Its commitment to critical reflection and transformative action makes conscientization central to action research as action research requires that the researcher perform the critical questioning inherent to conscientization in order to ensure that due consideration is given to important social, economic and cultural contributors to social justice in designing the research.

This entry, focused around Freire's use and development of conscientization, articulates the history of conscientization; the principles of the Freirean notion of this process; a detrimental—yet popular—misunderstanding of conscientization; how conscientization, as a liberating pedagogy, functions as an antidote to the detrimental pedagogies of what Freire termed ‘banking education’ and the vital role conscientization plays in action research.

History of Conscientization

Freire first wrote about conscientization in his educational theories on the liberating power of literacy for the oppressed peasants in northeastern Brazil whom he was teaching. In this area of Brazil, blatant discrimination affected economic development and mobility for millions of peasants who, by virtue of their race, class, gender and culture, were sentenced to a perverse poverty with its ever-constant threat of death by hunger. Before he termed this mode of pedagogy ‘conscientization’, Freire had been working for some time with these peasants to develop their literacy in ways that would help them become critically aware of the socio-economic circumstances responsible for their dire poverty and to see how their silenced culture made them voiceless. The term is an approximate translation of the Portuguese word for Freire's pedagogical process that was given to Freire by Dom Helder Camara, a bishop from Recife, Brazil, who told Freire that the type of liberating literacy experiments he was engaging in with these peasants constituted a form of consciousness raising called conscientizacão.

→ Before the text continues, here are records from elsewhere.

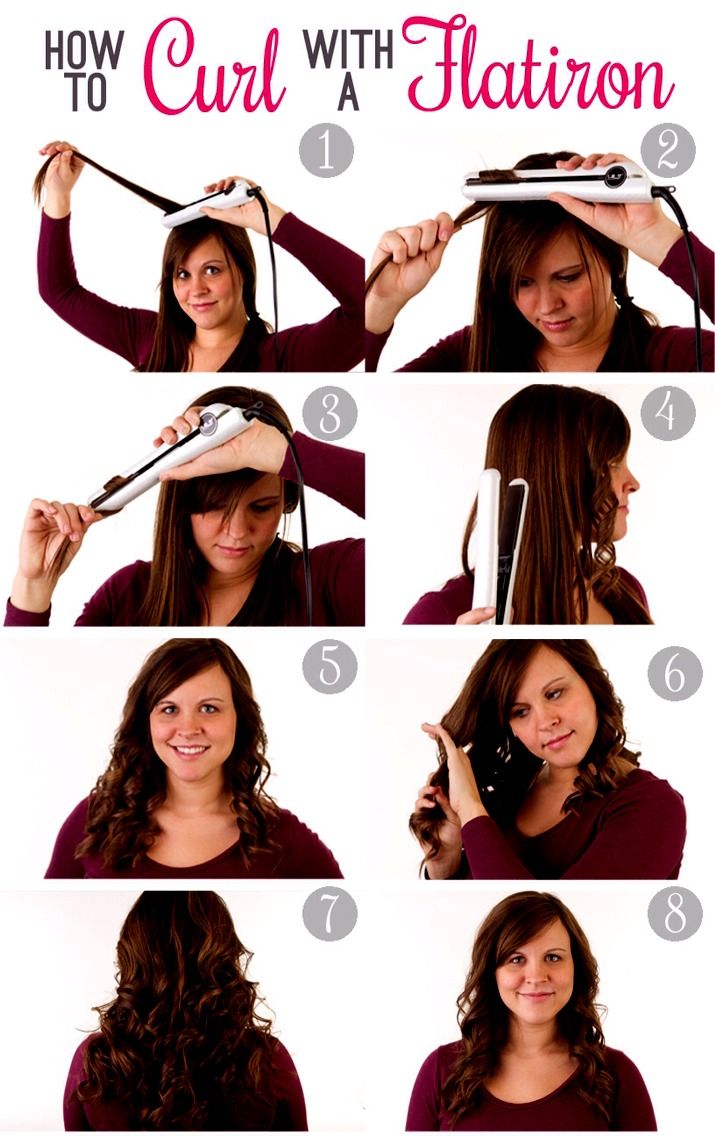 HOW TO Curl WITH A Flatiron

1

2

3

4

5

6

7

8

For a while, Freire only used the Portuguese conscientizacão in his writings and teachings, despite being under pressure to translate the term into English. His initial refusal to translate the term was both political and pedagogical. It was political in that he saw the call to translate conscientizacão as emerging from the quasi-colonial expectation on the part of most English-speaking educators that published works in languages other than English be simultaneously translated because English speakers, unlike speakers of different languages, should not be expected to struggle reading works published in other languages. Freire, by refusing to translate his term into English, was in essence pedagogically challenging the parochialism of English monolingualism, which he believed, in the long run, constituted a type of linguistic de-skilling experienced by most English speakers, who remained unaware of the obvious benefits of multilingualism, unaware that their monolingualism sentenced them to a form of cultural and linguistic exile from the world of other languages and cultures, which incessantly produce myriad world views. He saw monolingualism, then, as a cultural cage that prevented English speakers from accessing the insights and knowledge so obvious to those educators who dared to cross cultural and linguistic borders. Eventually, however, Freire did agree to have conscientizacão translated into its approximate English translation, ‘conscientization’, and popularized the term in his writings.